:: Set problem ::
Which of the lines below contain the string "space"? Pick out and copy every such line.
— BEGIN Records shown —
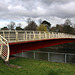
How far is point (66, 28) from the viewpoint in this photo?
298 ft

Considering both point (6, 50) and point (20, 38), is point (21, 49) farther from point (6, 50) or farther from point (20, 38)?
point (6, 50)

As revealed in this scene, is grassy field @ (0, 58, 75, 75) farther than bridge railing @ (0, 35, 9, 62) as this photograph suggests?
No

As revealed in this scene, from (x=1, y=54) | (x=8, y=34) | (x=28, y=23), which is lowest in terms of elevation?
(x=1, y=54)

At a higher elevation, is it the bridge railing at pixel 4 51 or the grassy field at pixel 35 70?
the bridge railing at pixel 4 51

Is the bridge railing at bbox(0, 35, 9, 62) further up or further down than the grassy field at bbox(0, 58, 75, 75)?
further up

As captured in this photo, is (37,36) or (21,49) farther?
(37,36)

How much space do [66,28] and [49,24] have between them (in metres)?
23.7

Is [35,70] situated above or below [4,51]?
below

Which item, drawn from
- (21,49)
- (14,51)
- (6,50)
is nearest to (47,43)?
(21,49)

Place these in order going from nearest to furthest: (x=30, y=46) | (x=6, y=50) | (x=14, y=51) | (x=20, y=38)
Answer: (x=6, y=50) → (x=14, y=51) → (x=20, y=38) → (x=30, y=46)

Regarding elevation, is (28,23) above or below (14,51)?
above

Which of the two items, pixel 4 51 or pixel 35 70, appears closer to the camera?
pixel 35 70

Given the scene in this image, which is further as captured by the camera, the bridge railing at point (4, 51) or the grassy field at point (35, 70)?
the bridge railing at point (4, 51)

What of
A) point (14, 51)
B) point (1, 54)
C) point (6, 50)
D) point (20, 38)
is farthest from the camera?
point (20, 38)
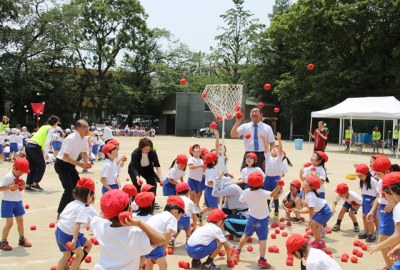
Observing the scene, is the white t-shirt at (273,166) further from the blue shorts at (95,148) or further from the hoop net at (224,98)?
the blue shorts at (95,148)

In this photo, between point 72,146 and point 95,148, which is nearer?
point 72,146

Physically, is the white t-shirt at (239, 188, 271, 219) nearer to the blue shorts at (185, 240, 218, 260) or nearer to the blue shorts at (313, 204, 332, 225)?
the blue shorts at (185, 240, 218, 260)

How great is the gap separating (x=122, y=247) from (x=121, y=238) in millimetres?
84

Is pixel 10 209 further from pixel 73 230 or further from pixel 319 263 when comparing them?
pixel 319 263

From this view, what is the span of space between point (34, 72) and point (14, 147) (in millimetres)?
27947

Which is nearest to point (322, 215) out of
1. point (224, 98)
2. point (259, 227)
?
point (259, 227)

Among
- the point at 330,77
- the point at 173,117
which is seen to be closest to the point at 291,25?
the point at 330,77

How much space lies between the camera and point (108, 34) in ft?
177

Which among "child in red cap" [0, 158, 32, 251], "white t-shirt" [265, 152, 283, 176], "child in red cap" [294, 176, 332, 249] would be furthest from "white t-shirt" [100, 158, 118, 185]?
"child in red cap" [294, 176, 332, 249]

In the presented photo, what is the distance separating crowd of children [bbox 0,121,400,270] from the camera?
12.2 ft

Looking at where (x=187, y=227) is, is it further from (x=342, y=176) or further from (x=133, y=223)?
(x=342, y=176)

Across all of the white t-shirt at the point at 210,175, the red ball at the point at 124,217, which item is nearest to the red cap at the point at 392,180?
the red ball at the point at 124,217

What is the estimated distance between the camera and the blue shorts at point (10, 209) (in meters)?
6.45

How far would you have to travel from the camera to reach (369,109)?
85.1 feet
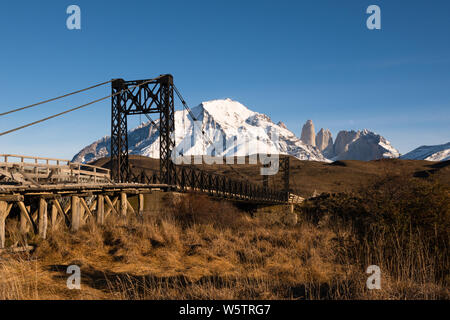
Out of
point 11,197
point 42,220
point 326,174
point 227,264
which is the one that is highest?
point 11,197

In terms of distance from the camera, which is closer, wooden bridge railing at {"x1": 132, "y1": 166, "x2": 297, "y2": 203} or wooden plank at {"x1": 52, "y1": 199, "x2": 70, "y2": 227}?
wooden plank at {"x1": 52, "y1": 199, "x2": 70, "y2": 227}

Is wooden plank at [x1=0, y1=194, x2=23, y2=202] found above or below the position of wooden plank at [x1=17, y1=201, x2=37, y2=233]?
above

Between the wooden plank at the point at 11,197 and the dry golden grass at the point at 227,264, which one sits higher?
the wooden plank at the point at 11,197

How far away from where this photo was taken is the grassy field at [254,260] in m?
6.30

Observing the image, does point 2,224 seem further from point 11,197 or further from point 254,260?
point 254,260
— END Records shown —
— BEGIN Records shown —
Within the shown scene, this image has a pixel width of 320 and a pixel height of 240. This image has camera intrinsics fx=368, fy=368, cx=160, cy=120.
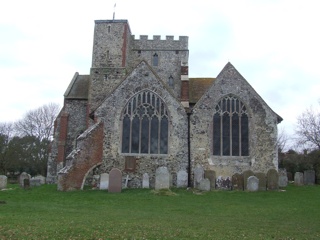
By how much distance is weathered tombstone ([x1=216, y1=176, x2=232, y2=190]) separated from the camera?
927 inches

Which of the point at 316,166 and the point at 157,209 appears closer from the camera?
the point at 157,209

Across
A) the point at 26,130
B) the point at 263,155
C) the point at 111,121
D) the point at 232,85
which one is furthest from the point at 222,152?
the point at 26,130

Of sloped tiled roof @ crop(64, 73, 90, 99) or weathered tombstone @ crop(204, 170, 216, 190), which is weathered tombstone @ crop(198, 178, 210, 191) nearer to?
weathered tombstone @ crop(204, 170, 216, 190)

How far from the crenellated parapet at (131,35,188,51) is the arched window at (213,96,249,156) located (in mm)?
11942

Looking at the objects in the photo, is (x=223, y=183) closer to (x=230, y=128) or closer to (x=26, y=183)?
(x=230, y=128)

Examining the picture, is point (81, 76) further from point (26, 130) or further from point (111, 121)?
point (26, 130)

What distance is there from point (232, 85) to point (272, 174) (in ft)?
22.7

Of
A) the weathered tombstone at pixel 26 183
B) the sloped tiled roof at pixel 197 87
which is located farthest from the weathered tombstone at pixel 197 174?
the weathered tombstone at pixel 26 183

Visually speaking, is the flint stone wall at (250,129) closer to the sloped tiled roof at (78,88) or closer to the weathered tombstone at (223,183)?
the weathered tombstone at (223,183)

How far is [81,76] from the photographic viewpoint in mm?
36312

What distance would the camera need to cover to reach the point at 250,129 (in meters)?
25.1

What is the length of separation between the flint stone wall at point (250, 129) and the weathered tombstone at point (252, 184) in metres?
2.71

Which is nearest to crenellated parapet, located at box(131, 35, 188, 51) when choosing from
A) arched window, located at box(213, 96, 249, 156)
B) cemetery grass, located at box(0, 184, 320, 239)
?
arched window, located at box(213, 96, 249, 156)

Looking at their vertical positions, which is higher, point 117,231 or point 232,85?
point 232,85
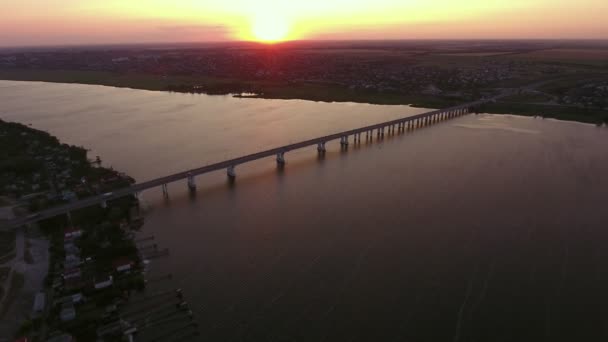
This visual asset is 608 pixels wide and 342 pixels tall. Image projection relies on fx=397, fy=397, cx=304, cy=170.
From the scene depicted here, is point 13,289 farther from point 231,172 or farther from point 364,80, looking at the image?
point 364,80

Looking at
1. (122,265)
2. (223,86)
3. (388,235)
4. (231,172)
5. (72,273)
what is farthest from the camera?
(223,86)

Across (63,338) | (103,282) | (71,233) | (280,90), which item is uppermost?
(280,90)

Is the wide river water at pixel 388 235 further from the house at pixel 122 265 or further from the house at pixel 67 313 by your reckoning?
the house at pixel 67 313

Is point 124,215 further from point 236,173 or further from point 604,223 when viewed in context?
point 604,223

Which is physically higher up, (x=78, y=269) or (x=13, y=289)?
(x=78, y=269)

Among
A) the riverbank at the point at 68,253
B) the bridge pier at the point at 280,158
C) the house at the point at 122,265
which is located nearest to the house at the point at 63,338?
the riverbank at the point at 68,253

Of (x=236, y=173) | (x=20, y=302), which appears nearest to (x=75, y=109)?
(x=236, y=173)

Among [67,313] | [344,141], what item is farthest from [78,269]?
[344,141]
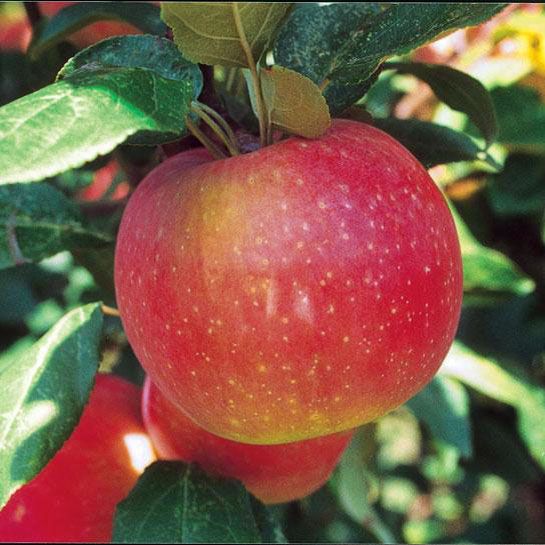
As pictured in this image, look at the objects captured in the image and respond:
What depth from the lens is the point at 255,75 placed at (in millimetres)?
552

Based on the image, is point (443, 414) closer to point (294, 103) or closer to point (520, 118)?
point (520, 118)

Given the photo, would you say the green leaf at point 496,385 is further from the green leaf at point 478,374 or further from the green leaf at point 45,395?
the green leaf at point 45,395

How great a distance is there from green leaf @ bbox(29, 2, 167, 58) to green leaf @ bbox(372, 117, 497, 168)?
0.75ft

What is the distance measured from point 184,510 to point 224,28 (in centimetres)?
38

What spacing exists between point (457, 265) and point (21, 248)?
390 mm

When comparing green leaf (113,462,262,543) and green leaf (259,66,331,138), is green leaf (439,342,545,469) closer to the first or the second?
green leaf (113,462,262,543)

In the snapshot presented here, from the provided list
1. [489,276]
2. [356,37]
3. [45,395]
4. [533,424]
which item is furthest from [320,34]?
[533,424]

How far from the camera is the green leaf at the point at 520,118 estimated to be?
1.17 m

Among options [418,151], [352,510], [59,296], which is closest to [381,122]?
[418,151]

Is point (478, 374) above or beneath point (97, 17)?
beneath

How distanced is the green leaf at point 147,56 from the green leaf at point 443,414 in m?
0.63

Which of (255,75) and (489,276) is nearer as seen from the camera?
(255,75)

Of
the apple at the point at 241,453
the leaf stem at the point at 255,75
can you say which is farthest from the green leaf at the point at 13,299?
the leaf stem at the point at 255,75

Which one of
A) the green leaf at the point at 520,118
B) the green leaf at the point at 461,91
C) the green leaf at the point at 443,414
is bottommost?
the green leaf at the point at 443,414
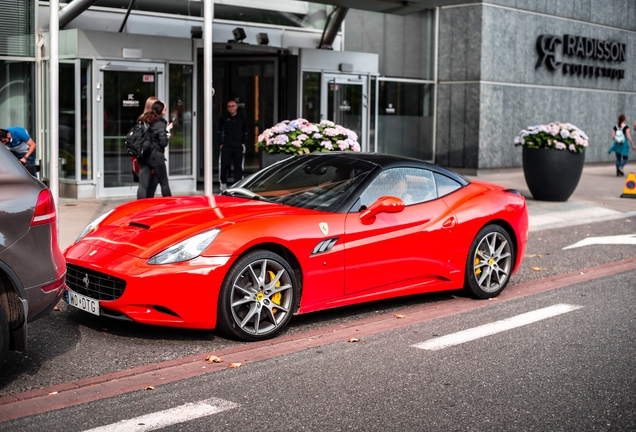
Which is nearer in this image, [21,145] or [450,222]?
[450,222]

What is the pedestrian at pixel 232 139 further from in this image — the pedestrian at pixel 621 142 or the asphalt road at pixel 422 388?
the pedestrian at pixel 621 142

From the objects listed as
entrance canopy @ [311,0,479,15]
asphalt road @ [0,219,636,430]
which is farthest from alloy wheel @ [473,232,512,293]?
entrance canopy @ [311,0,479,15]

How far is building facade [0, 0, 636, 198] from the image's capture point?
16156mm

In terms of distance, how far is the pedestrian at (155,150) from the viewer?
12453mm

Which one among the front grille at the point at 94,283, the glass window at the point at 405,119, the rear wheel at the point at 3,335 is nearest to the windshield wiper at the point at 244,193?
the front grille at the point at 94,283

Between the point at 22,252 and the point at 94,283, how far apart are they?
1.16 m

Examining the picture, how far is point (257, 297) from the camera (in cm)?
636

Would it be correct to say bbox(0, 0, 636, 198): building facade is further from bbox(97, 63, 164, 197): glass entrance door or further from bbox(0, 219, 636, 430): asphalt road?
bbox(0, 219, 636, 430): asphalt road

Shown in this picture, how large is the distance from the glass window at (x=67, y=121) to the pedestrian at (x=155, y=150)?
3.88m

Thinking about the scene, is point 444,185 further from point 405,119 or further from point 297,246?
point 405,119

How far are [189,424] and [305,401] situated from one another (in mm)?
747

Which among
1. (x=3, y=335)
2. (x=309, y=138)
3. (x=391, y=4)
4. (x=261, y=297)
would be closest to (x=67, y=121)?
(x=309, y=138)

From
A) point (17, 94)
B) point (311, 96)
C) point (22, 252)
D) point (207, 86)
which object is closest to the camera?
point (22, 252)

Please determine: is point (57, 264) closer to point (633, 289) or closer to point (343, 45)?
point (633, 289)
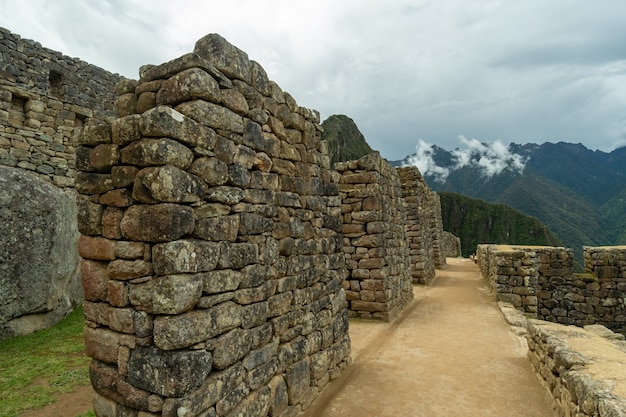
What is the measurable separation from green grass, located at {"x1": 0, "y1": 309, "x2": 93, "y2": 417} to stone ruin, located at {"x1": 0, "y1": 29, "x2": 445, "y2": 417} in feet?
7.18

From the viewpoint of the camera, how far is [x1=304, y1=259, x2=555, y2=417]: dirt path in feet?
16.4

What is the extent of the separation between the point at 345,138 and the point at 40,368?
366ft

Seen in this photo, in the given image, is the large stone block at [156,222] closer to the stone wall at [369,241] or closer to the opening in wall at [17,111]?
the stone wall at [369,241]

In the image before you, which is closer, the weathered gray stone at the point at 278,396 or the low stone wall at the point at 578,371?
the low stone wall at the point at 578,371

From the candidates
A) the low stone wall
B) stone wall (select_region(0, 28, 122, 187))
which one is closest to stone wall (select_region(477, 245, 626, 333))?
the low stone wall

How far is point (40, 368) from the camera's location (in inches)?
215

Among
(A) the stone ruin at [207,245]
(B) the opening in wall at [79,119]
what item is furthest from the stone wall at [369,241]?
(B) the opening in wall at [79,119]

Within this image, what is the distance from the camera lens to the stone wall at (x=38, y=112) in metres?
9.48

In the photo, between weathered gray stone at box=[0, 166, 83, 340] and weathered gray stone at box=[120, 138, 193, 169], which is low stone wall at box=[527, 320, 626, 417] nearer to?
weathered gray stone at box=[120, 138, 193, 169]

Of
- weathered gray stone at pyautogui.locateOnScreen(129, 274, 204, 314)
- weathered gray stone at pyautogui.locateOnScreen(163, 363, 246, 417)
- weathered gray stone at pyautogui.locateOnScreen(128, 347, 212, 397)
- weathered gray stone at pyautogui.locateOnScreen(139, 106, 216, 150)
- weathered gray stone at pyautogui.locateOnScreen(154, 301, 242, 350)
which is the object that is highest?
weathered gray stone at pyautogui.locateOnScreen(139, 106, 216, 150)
— END Records shown —
:: Exercise solution ::
How much space do [66,28] and [49,24] have between them (in metres)?
From this view, what is the span of space between point (34, 72) and point (14, 147) (in millimetres)?
How much space lies between the camera and point (108, 34) in ft?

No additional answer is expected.